_RECORD EXTRACTS_:
»»

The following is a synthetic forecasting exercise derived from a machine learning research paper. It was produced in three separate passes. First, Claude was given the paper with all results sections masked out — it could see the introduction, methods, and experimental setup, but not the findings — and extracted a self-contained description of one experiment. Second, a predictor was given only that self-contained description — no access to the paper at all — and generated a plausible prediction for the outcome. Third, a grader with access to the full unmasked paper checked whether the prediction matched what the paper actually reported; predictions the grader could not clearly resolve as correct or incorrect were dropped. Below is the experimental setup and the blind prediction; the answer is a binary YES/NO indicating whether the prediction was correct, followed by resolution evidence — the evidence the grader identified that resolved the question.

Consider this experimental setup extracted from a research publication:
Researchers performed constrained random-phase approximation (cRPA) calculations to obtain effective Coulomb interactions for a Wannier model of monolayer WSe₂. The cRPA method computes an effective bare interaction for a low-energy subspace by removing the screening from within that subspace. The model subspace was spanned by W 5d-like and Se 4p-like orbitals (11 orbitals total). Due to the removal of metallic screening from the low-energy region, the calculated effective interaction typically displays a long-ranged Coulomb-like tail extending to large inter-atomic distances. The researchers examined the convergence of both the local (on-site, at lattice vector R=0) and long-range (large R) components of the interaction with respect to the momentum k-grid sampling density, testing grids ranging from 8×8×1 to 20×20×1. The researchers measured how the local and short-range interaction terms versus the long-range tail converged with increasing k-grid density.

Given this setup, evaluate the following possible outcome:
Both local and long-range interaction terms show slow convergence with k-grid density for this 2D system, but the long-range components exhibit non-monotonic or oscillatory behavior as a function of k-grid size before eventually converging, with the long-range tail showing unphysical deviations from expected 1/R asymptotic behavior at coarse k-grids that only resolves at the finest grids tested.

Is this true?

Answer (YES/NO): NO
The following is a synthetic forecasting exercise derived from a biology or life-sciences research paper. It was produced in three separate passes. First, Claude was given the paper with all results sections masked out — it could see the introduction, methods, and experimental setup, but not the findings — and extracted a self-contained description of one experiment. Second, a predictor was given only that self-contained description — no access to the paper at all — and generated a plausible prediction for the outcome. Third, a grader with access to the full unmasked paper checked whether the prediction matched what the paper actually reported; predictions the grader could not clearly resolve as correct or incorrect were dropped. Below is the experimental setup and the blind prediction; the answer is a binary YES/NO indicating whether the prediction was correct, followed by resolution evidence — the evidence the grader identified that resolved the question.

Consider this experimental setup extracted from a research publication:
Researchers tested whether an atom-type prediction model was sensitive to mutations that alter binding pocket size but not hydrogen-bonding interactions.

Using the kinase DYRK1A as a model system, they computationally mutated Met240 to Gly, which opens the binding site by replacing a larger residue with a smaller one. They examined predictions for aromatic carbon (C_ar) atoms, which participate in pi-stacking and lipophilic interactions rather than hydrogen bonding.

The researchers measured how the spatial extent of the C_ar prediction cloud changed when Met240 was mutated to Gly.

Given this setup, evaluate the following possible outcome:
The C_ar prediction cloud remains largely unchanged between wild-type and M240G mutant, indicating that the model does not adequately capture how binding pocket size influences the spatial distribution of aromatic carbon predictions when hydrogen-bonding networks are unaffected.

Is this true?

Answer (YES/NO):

««

_WORK ITEM_:
Within the material above, transcribe exactly the lines that run from the line holding "The researchers measured how the spatial" through the line holding "The C_ar prediction cloud remains".

_ANSWER AREA_:
The researchers measured how the spatial extent of the C_ar prediction cloud changed when Met240 was mutated to Gly.

Given this setup, evaluate the following possible outcome:
The C_ar prediction cloud remains largely unchanged between wild-type and M240G mutant, indicating that the model does not adequately capture how binding pocket size influences the spatial distribution of aromatic carbon predictions when hydrogen-bonding networks are unaffected.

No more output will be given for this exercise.